Catherine se rendit soudain compte qu’elle parlait à un chat et se calma. Elle arrêta brusquement de rire. Non, mais Sara était amoureuse de Grissom, elle ne pouvait pas être gay enfin ! Elle avait peut-être un frère homo, ou bien il s’agissait encore de documentation. Oui ça devait être ça. Connaissant Sara c’était bien possible. Elle s'était documentée pour une affaire. Catherine se rappela les livres dans la bibliothèque. Non, cela ne voulait probablement rien dire du tout, se répéta-t-elle, choisissant d’ignorer le fait qu’elle n’arrivait pas vraiment à se convaincre elle-même.
Bon, il valait mieux revenir sur la piste du hicking plutôt que de spéculer ainsi hasardeusement sur la vie secrète de Sara Sidle mais les magazines ne lui apportèrent aucune aide. Ils étaient techniques et apparemment remplis de conseils utiles mais n’indiquaient pas où Sara avait pu se rendre. Il y avait après tout plusieurs parcs nationaux dans le Nevada. Son regard se promena dans la chambre plus dénudée que le salon et s’arrêta sur une console en bois noire surplombée d’un vieux miroir dans le cadre duquel se trouvaient coincées quelques photos.

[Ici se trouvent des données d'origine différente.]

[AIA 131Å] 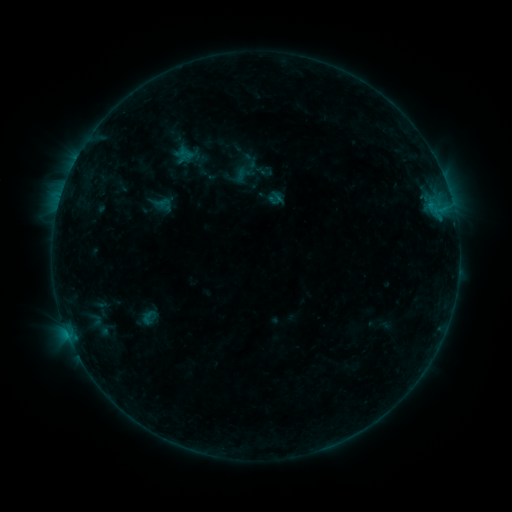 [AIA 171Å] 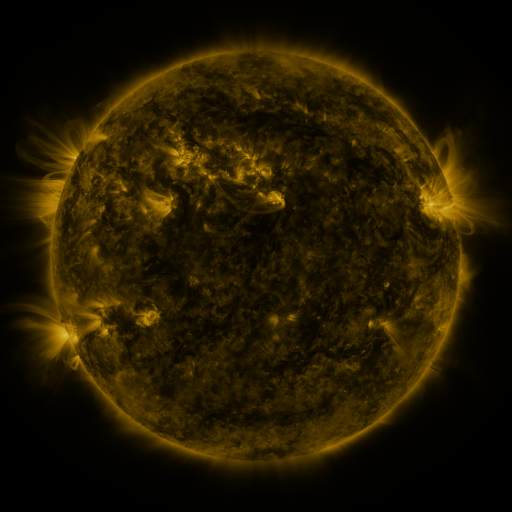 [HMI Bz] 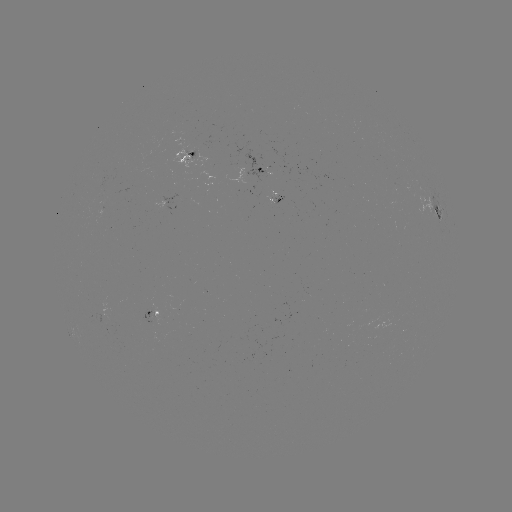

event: sigmoid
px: (246, 168)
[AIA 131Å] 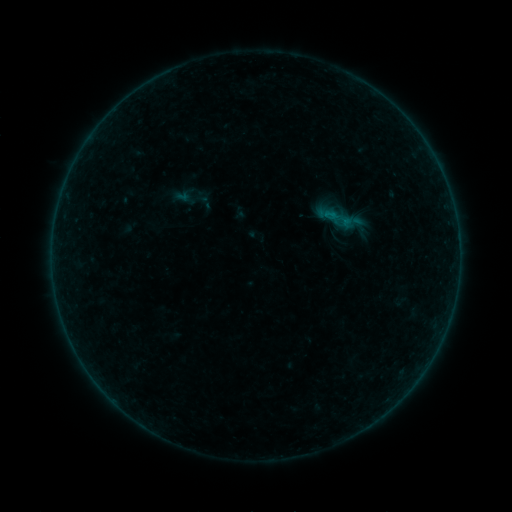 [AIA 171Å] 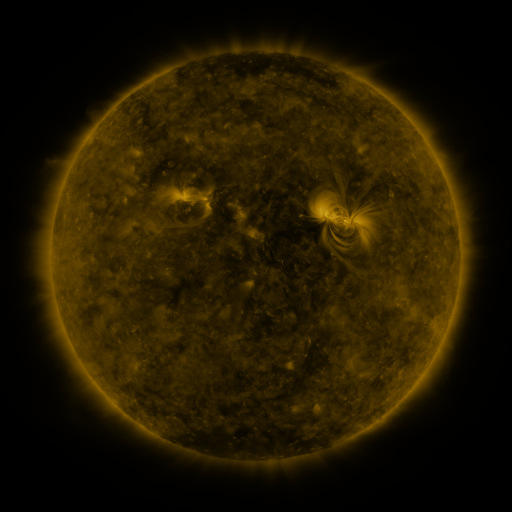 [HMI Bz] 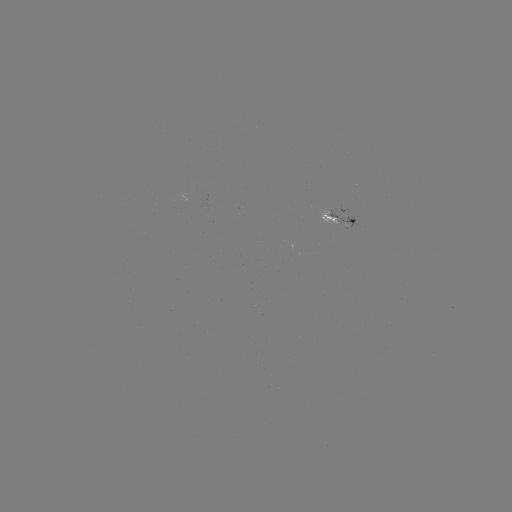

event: sigmoid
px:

Catherine poussa le coussin ronronnant à poils gris, lové sur ses genoux, qui tenta de résister mais échoua, et se leva. Elle n’aperçut d’abord que des clichés de l’équipe, Nick et Warrick, tout sourire, qui se tenaient par les épaules derrière elle, une photo prise par Greg il y a quelques mois dont Catherine possédait également un double. Les six CSI et un technicien du labo lors du pot de départ de ce dernier, une carte postale de San Francisco aussi, et… De l’autre coté du miroir, un agrandissement d’une photo de Catherine… Elle se tenait seule, debout, de profil, ses deux poings serrés sur le col de son coupe vent bleu sombre du CSI, dehors dans un jardin. La blonde s’approcha et distingua la silhouette floue d’un policier près de sa voiture de service dans le fond. La photo avait-elle été prise sur une scène de crime ? Sara était souvent chargée de prendre les photos de l’extérieur ces derniers temps. Mais… Pourquoi Sara avait-elle une photo de Catherine accrochée à son miroir ?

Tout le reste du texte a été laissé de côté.